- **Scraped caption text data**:
- Opening Delimiter -

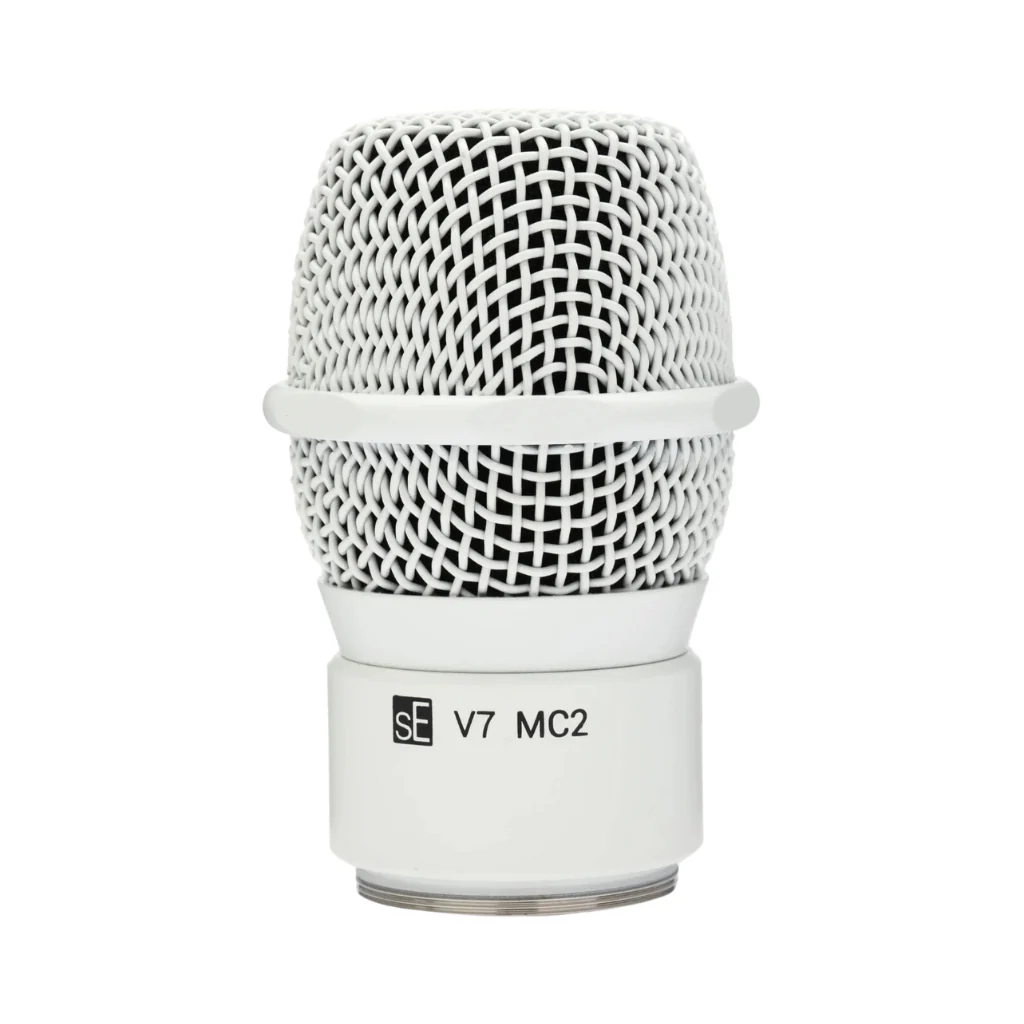 sE Electronics V7 MC2 Capsule for Sennheiser Wireless - White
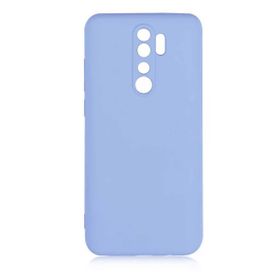 Gpack Xiaomi Redmi Note 8 Pro Mara Silikon Mat Soft Kamera Korumalı Lansman Kırmızı Kılıf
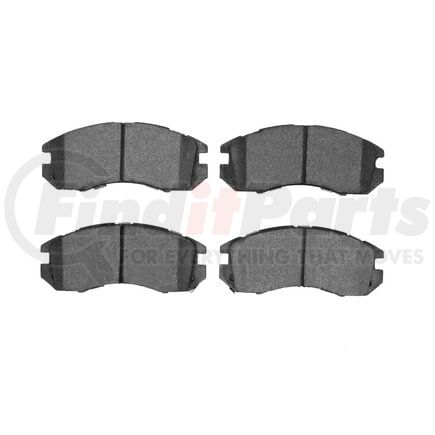 Dynamic Friction Company 1551-0470-00 5000 Advanced Brake Pads - Ceramic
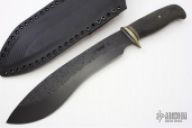 Black Micarta Kukri
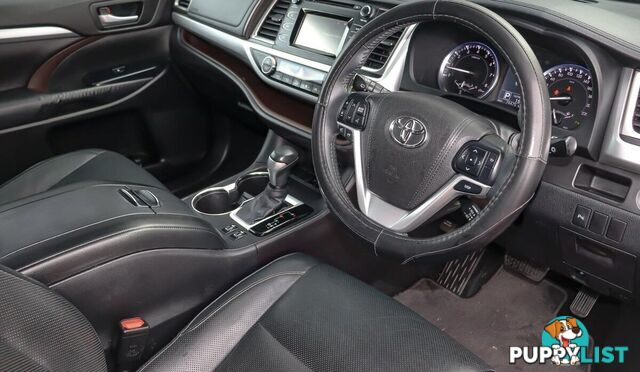 2016 TOYOTA KLUGER GXL GSU50R SUV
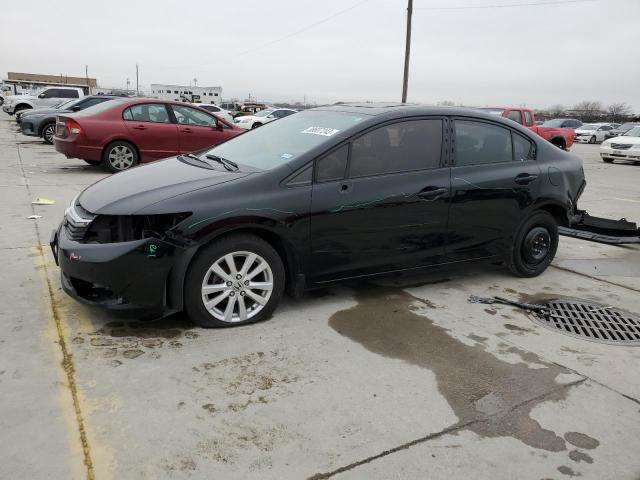 Foto 1 de la subasta – 2012 HONDA CIVIC EXL con VIN 19XFB2F96CE041749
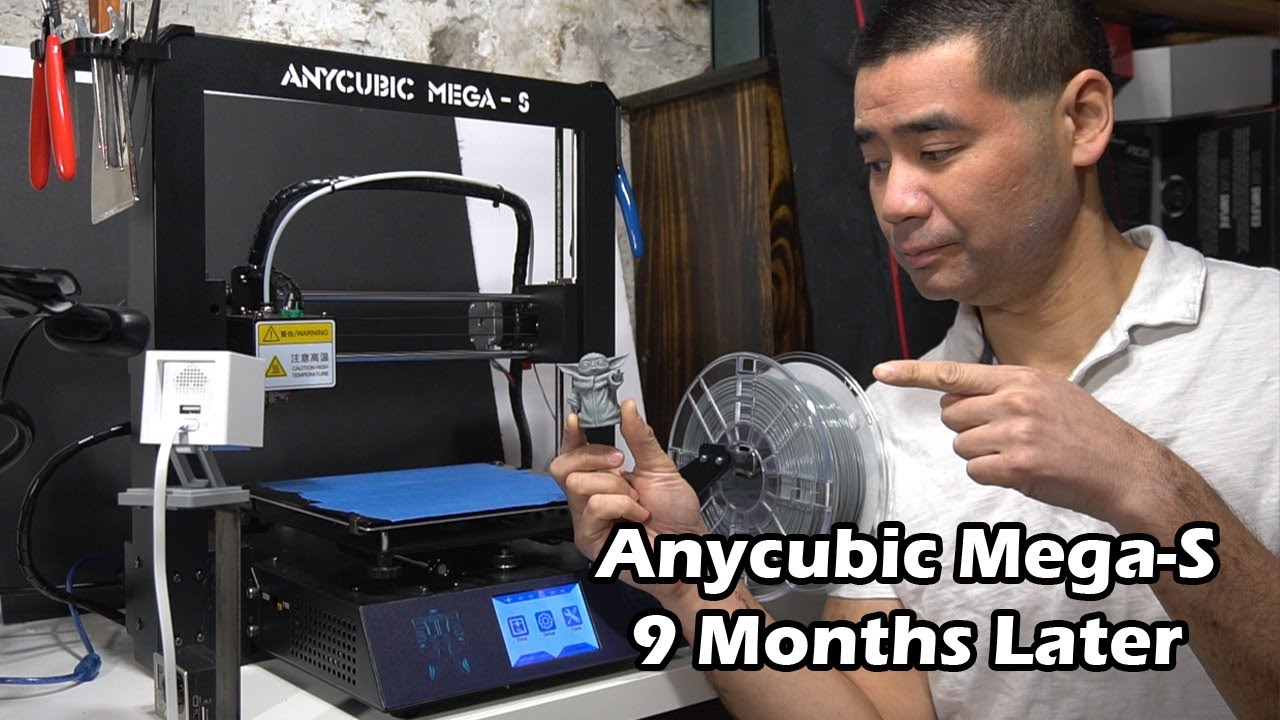 Anycubic Mega-S 3D Printer - 9 Month Follow Up Review - YouTube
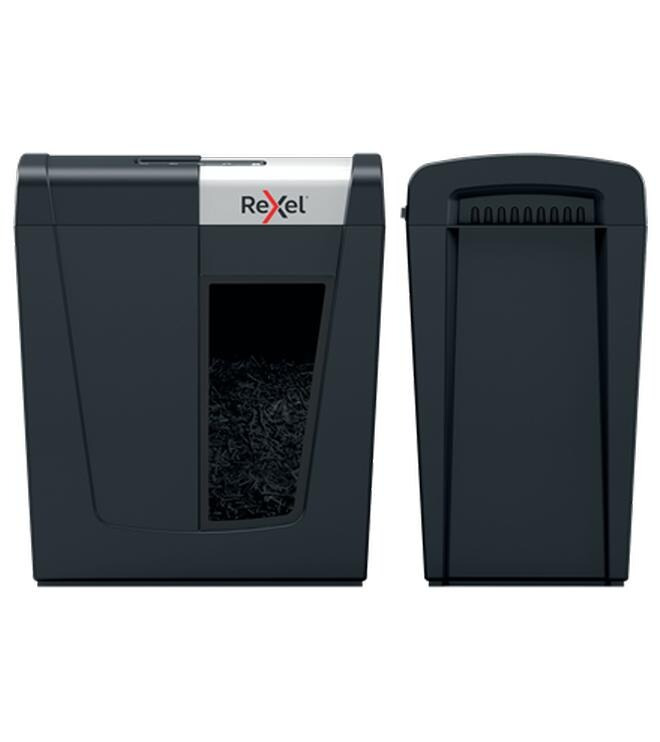 Rexel Aktenvernichter Secure MC6 P-5, 6 Seiten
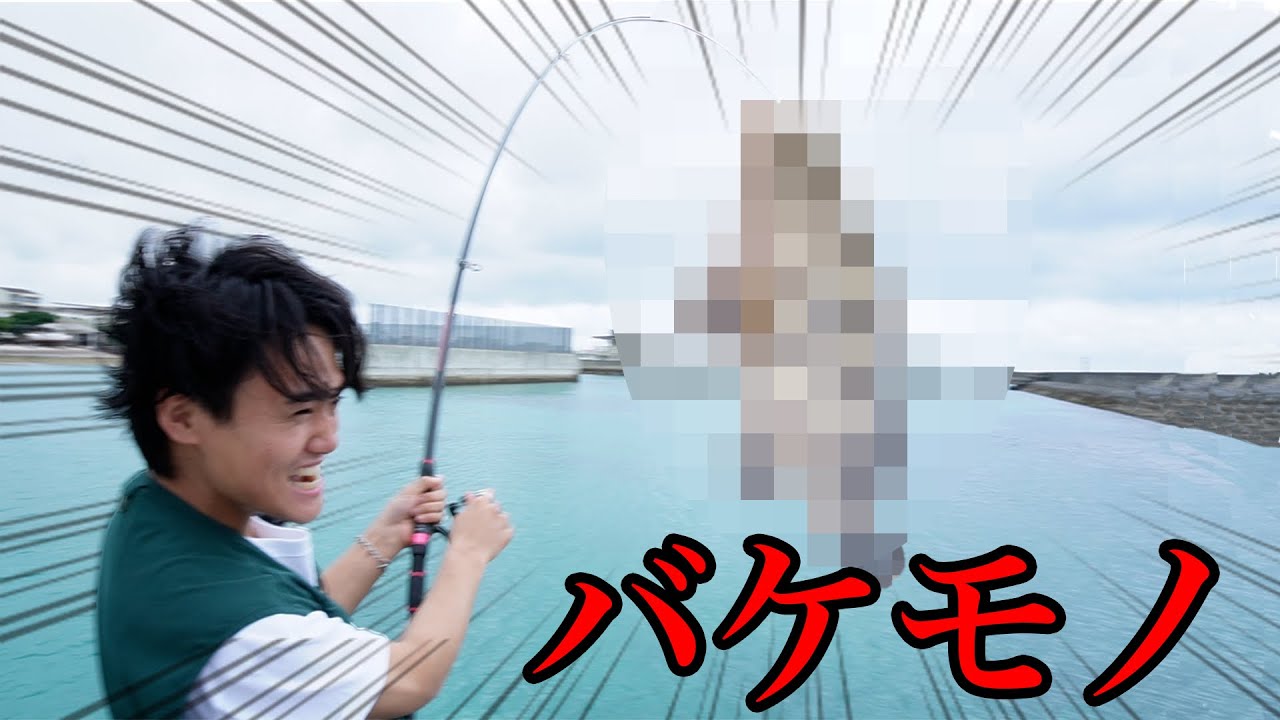 【初釣り】ド素人がバケモノ釣り上げちゃったよwww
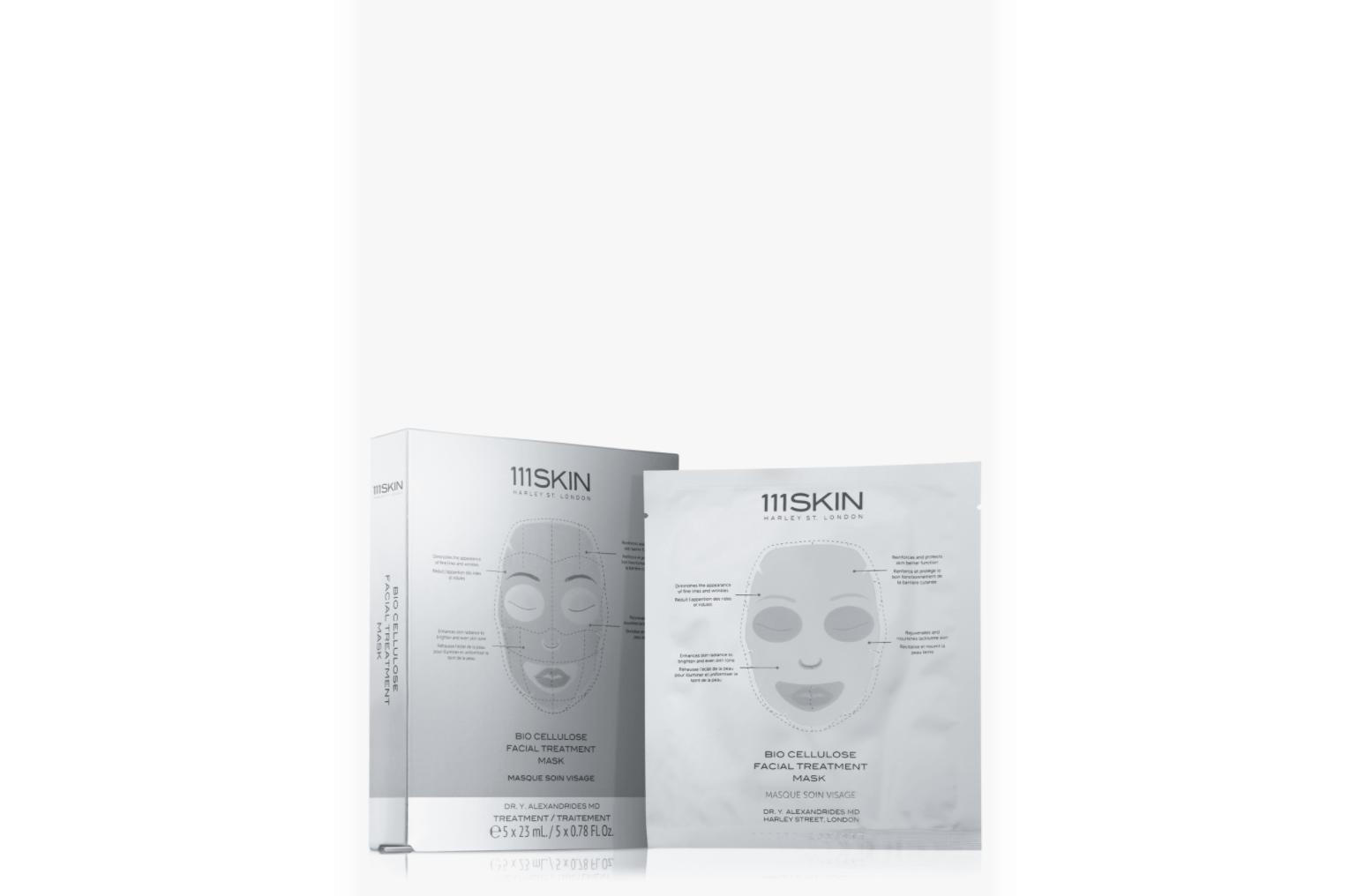 111SKIN Bio Cellulose Facial Treatment Mask x 5 #0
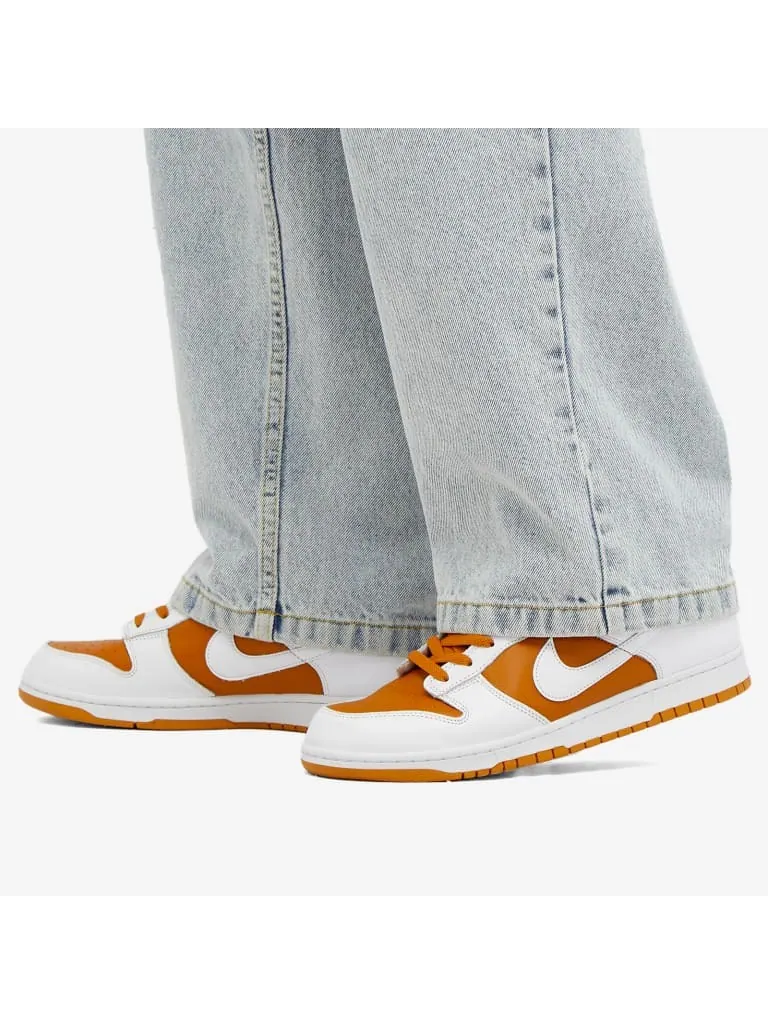 Кроссовки Nike Dunk Low CO.JP 'Dark Curry' — изображение 9 из 10, темный/белый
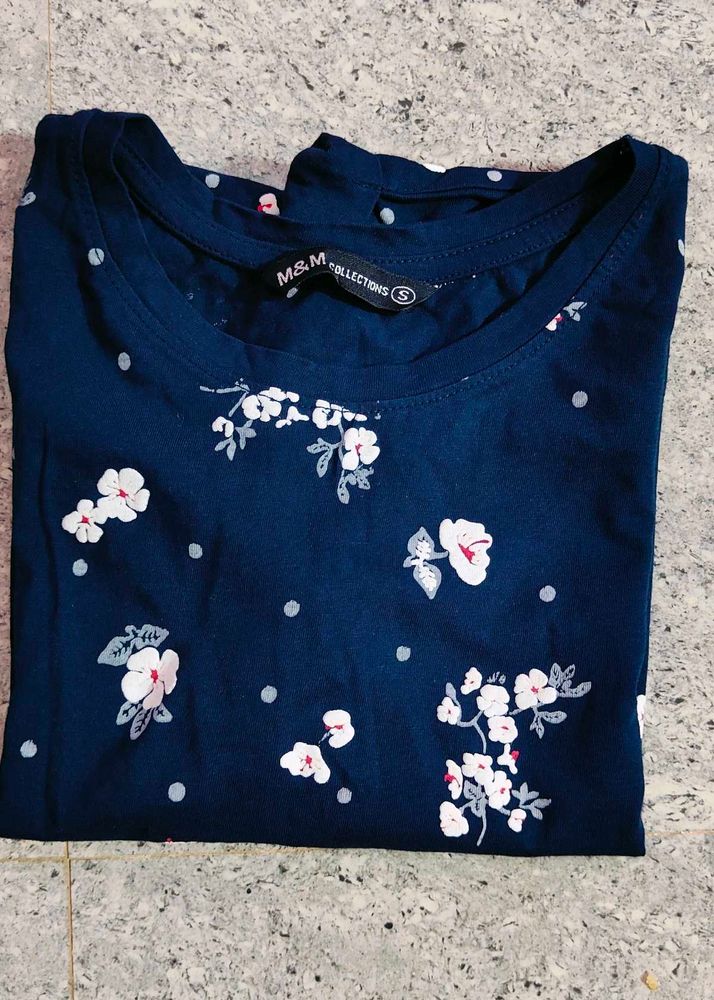 Floral Print Top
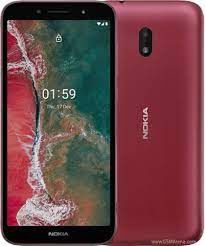 NOKIA C1PLUS  TA-13085 PHONE -RED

- Closing Delimiter -

- **About this task**: Copy all of the material above line for line without changing a character, and leave the pictures out.

- **Task solution**:
 sE Electronics V7 MC2 Capsule for Sennheiser Wireless - White
 Gpack Xiaomi Redmi Note 8 Pro Mara Silikon Mat Soft Kamera Korumalı Lansman Kırmızı Kılıf
 Dynamic Friction Company 1551-0470-00 5000 Advanced Brake Pads - Ceramic
 Black Micarta Kukri
 2016 TOYOTA KLUGER GXL GSU50R SUV
 Foto 1 de la subasta – 2012 HONDA CIVIC EXL con VIN 19XFB2F96CE041749
 Anycubic Mega-S 3D Printer - 9 Month Follow Up Review - YouTube
 Rexel Aktenvernichter Secure MC6 P-5, 6 Seiten
 【初釣り】ド素人がバケモノ釣り上げちゃったよwww
 111SKIN Bio Cellulose Facial Treatment Mask x 5 #0
 Кроссовки Nike Dunk Low CO.JP 'Dark Curry' — изображение 9 из 10, темный/белый
 Floral Print Top
 NOKIA C1PLUS  TA-13085 PHONE -RED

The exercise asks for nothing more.